Does this result in a recursive definition of partial derivatives (i.e. $D_{a_m} f_n = c_n(x) D_{a_m}f_{n-1}$ where $D_x g$ is the partial derivative of $g$ with respect to $x$)? If so, can I solve this recurrence relation to a closed form of $m$ using the methods of homogeneous recurrence relations?

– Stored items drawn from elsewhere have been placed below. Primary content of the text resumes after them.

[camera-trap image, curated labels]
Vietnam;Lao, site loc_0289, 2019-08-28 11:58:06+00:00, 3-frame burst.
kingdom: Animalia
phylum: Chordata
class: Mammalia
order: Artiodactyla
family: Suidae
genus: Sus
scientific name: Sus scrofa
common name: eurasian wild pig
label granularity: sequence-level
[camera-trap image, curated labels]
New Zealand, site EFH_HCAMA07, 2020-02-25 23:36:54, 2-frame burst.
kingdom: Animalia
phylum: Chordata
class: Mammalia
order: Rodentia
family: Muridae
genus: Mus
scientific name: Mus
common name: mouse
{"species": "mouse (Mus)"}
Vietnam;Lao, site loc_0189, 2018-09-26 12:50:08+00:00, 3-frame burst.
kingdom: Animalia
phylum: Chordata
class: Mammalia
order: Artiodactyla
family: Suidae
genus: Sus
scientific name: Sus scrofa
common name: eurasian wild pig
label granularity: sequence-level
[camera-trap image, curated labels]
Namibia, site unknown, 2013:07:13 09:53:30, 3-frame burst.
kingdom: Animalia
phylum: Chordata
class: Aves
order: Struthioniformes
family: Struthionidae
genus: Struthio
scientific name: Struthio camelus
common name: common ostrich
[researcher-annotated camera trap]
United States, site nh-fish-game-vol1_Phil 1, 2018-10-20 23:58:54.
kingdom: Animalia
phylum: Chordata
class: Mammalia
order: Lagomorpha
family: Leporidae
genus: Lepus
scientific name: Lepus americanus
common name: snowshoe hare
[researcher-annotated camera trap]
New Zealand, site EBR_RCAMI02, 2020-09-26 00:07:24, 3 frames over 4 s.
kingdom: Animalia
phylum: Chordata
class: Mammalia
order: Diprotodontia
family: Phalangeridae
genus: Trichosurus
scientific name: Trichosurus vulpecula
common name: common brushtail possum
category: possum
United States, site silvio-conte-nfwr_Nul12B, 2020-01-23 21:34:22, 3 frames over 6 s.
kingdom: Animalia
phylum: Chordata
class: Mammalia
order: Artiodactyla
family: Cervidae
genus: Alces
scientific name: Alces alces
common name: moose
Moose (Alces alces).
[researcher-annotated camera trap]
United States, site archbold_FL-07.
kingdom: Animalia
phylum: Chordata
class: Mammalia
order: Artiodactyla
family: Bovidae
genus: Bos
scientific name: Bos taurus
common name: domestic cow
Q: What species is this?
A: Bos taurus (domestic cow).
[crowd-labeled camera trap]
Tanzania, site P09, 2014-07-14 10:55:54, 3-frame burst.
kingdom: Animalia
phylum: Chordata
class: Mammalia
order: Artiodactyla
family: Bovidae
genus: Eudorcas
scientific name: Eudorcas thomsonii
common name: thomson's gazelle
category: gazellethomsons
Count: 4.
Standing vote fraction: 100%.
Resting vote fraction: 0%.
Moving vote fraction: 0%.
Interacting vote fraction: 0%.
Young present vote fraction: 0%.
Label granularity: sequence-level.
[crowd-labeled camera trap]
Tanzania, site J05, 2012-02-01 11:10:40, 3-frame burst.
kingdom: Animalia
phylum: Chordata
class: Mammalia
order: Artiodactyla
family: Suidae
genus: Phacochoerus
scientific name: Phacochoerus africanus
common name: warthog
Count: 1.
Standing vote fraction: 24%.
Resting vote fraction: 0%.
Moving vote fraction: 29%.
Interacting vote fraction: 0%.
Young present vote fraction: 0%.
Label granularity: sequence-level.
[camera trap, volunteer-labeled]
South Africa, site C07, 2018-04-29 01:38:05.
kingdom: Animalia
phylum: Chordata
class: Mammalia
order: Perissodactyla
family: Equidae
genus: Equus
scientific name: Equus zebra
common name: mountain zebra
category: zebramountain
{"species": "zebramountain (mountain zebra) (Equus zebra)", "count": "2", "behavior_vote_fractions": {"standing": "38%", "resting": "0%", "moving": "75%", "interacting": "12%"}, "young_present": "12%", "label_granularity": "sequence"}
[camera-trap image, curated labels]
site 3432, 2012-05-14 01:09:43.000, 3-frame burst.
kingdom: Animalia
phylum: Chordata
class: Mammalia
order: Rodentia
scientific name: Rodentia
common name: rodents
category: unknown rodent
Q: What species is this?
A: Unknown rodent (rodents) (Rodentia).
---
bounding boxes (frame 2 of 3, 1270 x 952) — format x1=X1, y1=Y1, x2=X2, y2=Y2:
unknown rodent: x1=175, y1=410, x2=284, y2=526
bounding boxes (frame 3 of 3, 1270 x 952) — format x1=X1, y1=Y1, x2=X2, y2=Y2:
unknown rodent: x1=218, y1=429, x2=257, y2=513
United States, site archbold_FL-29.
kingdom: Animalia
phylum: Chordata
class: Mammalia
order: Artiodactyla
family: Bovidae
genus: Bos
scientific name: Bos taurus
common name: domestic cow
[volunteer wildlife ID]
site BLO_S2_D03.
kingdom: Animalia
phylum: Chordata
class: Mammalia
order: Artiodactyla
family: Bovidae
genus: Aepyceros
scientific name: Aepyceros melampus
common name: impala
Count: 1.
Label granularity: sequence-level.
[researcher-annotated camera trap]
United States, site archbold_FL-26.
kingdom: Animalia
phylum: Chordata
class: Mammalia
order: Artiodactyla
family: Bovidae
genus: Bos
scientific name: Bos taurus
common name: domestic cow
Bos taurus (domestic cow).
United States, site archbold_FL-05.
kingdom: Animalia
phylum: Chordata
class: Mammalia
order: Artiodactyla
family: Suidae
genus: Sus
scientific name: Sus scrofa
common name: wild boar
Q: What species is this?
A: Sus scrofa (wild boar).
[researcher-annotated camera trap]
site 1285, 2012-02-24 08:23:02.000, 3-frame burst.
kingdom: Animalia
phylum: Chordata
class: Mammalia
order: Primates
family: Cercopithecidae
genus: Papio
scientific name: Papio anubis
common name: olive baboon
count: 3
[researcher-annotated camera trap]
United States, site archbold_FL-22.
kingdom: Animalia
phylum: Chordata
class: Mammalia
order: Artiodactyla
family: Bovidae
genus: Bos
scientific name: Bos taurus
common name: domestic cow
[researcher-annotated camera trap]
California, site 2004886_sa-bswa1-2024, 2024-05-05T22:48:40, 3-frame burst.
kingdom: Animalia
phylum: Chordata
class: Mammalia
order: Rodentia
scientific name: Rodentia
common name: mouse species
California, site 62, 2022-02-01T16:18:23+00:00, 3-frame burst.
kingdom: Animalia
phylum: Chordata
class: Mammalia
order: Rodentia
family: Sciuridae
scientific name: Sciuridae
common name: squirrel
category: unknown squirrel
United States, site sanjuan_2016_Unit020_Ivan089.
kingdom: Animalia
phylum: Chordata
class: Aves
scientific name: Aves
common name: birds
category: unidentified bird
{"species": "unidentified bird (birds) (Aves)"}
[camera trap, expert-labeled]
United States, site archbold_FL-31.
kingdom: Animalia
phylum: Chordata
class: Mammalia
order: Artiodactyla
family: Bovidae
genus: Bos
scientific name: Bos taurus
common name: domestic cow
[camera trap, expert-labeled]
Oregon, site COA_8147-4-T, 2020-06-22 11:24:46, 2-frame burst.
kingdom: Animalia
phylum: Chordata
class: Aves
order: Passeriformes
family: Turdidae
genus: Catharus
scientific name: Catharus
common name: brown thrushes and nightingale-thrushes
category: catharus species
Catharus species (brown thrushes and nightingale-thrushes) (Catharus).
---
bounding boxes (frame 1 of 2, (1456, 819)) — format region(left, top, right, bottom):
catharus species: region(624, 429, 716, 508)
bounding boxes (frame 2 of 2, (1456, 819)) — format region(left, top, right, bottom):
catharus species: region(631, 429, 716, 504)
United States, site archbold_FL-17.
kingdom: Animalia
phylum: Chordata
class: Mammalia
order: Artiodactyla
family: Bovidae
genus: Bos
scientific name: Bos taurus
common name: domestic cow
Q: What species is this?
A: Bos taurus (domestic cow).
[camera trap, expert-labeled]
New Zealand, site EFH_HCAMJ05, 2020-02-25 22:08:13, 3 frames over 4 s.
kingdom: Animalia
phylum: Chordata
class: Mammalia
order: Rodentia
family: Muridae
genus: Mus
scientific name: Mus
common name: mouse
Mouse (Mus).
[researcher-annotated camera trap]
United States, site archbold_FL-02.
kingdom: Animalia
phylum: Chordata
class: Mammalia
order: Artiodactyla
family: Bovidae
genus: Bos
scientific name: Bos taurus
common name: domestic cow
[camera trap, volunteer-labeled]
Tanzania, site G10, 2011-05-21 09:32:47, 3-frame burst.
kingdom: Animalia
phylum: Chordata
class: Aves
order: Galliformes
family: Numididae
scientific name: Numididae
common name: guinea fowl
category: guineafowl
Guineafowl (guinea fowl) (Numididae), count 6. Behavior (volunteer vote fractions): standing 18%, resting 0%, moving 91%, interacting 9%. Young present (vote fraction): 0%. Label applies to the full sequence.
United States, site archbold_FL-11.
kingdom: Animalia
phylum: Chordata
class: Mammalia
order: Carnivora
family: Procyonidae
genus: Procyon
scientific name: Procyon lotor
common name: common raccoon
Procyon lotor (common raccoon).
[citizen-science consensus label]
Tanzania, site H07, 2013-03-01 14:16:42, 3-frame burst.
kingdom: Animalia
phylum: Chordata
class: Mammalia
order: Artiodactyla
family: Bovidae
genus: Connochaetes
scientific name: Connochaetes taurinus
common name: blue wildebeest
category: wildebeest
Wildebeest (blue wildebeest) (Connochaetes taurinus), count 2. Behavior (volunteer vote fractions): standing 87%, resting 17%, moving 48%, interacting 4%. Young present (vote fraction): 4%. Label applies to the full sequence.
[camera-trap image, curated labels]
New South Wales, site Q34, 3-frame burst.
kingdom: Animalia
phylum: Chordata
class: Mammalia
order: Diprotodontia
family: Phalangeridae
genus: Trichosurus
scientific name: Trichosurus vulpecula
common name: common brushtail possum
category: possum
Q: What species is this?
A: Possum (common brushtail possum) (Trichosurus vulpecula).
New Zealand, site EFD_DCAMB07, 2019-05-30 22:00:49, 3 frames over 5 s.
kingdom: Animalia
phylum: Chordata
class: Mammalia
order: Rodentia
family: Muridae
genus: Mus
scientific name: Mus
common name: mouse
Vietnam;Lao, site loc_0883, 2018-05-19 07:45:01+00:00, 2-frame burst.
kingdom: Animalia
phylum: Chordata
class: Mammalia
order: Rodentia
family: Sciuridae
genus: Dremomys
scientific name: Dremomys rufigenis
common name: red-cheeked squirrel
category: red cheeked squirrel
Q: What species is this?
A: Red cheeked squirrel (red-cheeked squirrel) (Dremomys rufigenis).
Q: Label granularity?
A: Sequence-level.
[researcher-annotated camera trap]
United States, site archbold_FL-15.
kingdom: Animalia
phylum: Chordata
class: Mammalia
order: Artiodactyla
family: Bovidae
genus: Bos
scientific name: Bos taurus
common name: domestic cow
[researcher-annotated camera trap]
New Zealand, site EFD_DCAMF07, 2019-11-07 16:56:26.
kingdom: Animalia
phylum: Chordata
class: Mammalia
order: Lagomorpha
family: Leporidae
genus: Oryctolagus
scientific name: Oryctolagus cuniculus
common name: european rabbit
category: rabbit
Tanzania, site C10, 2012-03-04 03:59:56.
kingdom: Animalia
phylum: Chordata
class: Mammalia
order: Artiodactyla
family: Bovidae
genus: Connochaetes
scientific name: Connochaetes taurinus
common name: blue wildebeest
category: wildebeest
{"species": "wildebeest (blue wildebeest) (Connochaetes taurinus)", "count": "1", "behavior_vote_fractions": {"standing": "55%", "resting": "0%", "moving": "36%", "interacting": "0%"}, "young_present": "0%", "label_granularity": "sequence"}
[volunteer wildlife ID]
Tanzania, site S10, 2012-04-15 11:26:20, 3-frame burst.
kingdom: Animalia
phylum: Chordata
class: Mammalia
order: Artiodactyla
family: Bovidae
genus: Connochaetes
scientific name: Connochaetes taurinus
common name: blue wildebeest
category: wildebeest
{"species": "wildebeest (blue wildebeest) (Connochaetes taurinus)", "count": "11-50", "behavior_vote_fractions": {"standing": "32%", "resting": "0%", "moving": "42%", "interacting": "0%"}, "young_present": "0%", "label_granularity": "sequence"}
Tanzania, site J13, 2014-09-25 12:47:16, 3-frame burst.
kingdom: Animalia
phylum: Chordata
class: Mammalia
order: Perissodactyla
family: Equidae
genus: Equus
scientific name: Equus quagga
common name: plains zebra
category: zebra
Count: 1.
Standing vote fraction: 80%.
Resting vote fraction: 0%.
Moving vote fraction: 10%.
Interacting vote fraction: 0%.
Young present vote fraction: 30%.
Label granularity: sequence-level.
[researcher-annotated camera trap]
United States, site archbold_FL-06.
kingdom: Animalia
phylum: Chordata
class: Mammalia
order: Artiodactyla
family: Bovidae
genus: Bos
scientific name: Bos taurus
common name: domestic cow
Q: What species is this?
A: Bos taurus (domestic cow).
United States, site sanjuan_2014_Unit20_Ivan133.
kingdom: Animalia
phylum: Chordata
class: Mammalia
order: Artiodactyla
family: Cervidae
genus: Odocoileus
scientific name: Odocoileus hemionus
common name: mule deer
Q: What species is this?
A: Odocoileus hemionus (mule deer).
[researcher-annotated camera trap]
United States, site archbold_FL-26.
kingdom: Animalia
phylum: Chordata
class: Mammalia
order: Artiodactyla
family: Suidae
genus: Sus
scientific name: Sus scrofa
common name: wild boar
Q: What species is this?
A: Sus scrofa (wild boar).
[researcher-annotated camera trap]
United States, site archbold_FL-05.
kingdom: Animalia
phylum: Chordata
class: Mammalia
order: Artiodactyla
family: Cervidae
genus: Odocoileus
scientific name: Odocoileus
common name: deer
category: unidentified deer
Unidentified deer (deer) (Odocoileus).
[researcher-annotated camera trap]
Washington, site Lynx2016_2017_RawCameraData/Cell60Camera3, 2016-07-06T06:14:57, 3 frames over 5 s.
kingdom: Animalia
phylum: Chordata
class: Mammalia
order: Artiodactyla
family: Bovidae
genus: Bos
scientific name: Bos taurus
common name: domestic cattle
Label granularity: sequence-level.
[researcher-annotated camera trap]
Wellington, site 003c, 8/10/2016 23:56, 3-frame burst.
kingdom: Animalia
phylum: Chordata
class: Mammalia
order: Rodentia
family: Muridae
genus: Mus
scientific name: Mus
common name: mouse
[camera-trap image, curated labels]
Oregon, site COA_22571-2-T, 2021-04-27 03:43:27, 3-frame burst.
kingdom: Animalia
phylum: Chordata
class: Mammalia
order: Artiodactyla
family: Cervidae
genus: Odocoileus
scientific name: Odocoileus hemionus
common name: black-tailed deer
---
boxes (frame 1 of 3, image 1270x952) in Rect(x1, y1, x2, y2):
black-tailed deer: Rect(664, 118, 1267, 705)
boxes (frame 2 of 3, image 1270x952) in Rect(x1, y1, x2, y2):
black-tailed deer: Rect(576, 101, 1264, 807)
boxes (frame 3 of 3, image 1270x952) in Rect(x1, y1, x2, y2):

Lastly, can I construct a recurrence relation for $D_{a_m} F$ which acts in the reverse direction; that is, can I define a sequence such that $D_{a_m} F$ is defined by $D_{a_{m+1}}$, which is defined by $D_{a_{m+2}}, \dots,$ which is defined by $D_{a_{L}}$?

Thanks

Answer 1

Well, in case you have a general recurrence relation of the form $$f_n(x)=h_n(f_{n-1}(x))$$ you can write the partial derivatives as $$\partial_{a_m}f_n(x)=h_{n}'(f_{n-1}(x))\partial_{a_m}f_{n-1}(x)$$ I do not know if this can help but for sufficiently amicable form of $h_n(x)$ we might just be able to compute $h_n'(\cdot)$ to get a solvable recurrence relation for the partial derivatives of $f_n(x)$.

Answer 2

$$\log f_n (x) = \log a_n + 2 \log f_{n-1} (x) $$ Let us denote $\log f_n(x)$ by $g_n(x)$, and also $\log a_n$ by $b_n$, for brevity. We have $$ g_n(x)=b_n + 2 g_{n-1}(x) $$ This is readily solved: $$ g_n(x)= 2^n g_0(x) + \sum_{k=1}^{n } 2^{n-k} b_k $$ OR, equivalently, $$ g_n(x)= 2^n \log x + \sum_{k=1}^{n } 2^{n-k} b_k $$

This can be utilized to calculate the derivative $$ \frac{\partial g_n(x)}{\partial b_m}= 2^{n-m} \\ \Longrightarrow \frac{1}{f_n(x)}\frac{\partial f_n(x)}{\partial b_m}= 2^{n-m} \\ \Longrightarrow \frac{a_m}{f_n(x)}\frac{\partial f_n(x)}{\partial a_m}= 2^{n-m} \\ \Longrightarrow \frac{\partial f_n(x)}{\partial a_m}=f_n(x) \frac{2^{n-m}}{a_m} $$ For $n=L$, we arrive at the following closed-form solution $$ f_L(x)= x^{2^L} \prod_{k=1}^L a_k^{2^{L-k}} \\ \Longrightarrow \frac{\partial f_L(x)}{\partial a_m}= \left(x^{2^L} \prod_{k=1}^L a_k^{2^{L-k}} \right)\times \frac{2^{L-m}}{a_m} $$